Task: Please list every line in the records below that contains the word "parking", and treat uppercase and lowercase as different.

==== Material supplied

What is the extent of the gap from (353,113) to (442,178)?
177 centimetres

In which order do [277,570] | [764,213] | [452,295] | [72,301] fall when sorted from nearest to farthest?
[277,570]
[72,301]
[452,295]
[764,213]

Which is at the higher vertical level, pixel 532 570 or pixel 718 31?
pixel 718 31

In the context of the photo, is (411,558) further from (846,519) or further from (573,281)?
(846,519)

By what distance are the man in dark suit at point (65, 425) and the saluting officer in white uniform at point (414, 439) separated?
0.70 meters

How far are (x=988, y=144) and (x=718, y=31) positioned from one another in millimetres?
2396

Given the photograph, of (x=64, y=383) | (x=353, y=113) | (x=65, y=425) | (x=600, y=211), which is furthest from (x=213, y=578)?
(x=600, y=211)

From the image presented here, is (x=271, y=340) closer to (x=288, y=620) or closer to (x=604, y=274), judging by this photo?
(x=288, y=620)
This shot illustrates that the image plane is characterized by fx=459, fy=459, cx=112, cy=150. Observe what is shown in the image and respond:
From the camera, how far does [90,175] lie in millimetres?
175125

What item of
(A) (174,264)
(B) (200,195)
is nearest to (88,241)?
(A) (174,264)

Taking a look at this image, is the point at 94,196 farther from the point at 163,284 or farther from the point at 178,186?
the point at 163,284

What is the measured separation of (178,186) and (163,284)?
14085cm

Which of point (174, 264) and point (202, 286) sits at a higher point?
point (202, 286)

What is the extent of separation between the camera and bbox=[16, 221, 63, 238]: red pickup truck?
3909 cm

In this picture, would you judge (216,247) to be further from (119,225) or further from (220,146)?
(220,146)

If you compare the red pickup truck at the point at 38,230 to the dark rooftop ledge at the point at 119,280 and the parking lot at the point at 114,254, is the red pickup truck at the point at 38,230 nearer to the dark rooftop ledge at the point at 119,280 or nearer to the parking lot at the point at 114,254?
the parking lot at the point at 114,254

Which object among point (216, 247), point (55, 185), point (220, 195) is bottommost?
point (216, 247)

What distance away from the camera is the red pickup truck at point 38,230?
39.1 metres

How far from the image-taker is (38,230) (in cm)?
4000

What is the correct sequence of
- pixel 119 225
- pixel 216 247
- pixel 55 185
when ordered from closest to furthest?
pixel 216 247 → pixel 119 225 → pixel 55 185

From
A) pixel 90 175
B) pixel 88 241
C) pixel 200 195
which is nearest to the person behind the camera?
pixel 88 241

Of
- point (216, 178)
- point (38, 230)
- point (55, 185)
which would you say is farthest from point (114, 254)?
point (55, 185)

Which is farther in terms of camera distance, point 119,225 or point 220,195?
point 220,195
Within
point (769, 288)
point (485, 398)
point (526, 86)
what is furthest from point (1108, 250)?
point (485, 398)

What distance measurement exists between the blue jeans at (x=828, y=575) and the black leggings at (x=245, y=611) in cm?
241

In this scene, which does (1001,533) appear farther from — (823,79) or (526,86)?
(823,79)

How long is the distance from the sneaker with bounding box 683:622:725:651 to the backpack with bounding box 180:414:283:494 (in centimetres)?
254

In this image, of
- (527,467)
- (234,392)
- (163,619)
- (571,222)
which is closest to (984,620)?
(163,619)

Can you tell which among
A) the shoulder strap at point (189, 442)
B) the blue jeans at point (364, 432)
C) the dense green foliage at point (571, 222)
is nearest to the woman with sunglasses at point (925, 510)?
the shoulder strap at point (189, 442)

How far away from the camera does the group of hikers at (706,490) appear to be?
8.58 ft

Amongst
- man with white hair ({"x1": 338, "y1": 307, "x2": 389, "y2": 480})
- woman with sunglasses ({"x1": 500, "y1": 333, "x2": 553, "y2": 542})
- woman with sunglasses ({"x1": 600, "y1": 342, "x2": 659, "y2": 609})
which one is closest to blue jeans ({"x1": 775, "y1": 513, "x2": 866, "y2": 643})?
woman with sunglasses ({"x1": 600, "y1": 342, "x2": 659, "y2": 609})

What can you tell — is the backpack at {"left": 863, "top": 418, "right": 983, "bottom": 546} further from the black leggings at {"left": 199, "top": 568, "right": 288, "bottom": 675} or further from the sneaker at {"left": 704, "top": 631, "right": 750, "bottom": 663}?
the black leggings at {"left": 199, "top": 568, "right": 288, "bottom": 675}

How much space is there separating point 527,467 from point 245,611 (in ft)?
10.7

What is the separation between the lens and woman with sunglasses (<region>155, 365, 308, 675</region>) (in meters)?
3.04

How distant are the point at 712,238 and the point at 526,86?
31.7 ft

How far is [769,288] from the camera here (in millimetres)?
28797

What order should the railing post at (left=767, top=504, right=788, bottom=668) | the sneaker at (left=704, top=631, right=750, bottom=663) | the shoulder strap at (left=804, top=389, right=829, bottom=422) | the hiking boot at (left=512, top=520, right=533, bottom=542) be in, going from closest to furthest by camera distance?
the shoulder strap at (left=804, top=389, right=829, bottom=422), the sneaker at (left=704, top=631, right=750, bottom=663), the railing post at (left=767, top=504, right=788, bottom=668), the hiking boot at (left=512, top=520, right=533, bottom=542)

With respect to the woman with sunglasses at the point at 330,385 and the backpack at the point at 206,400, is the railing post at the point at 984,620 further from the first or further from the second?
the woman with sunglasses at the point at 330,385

========
==== Material supplied

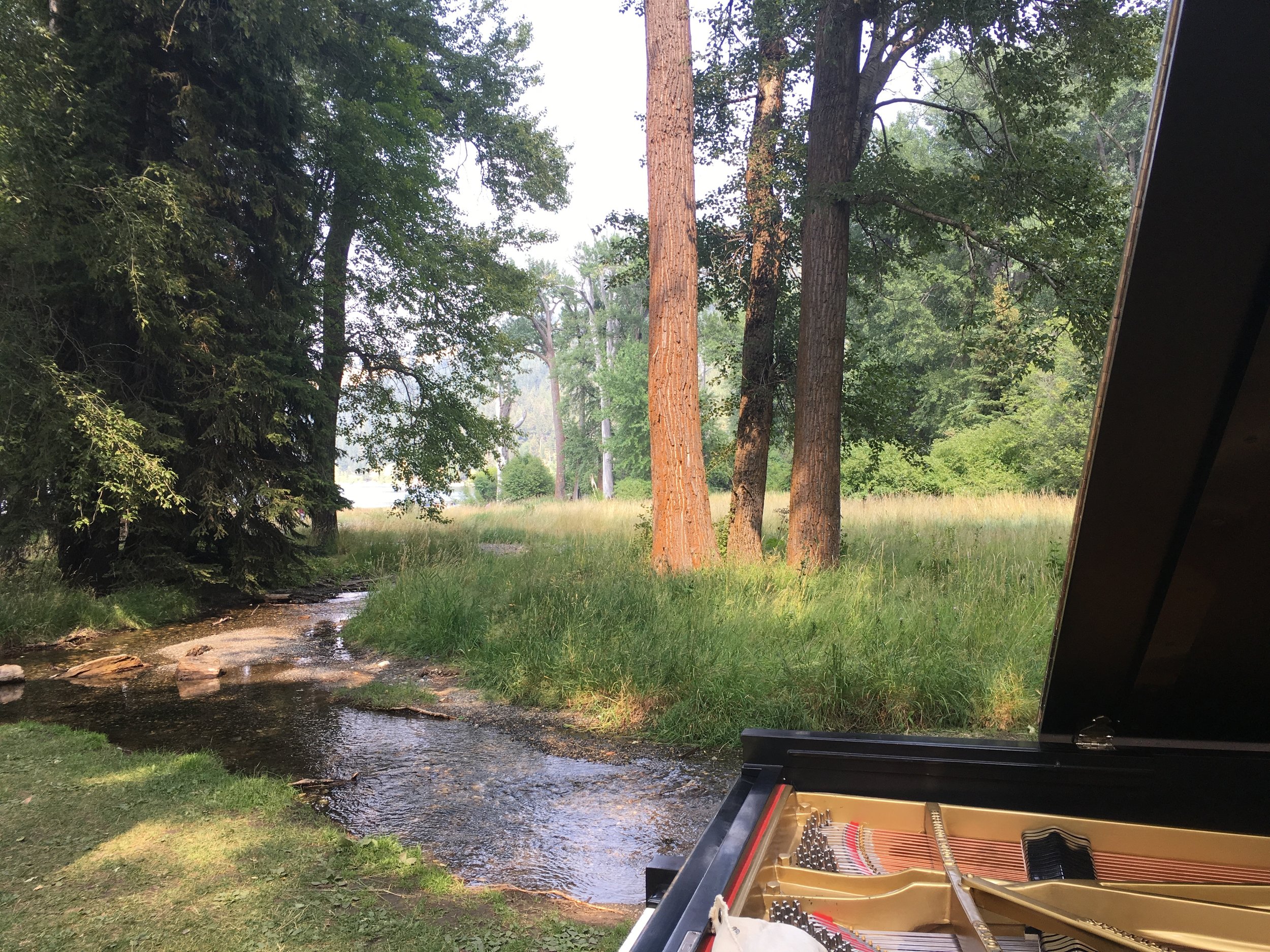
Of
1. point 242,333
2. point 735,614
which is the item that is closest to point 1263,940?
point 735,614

========

Finished answer:
If you compare the red pickup truck at the point at 38,230 to the dark rooftop ledge at the point at 119,280 and the parking lot at the point at 114,254, is the red pickup truck at the point at 38,230 nearer to the dark rooftop ledge at the point at 119,280 or nearer to the parking lot at the point at 114,254?
the parking lot at the point at 114,254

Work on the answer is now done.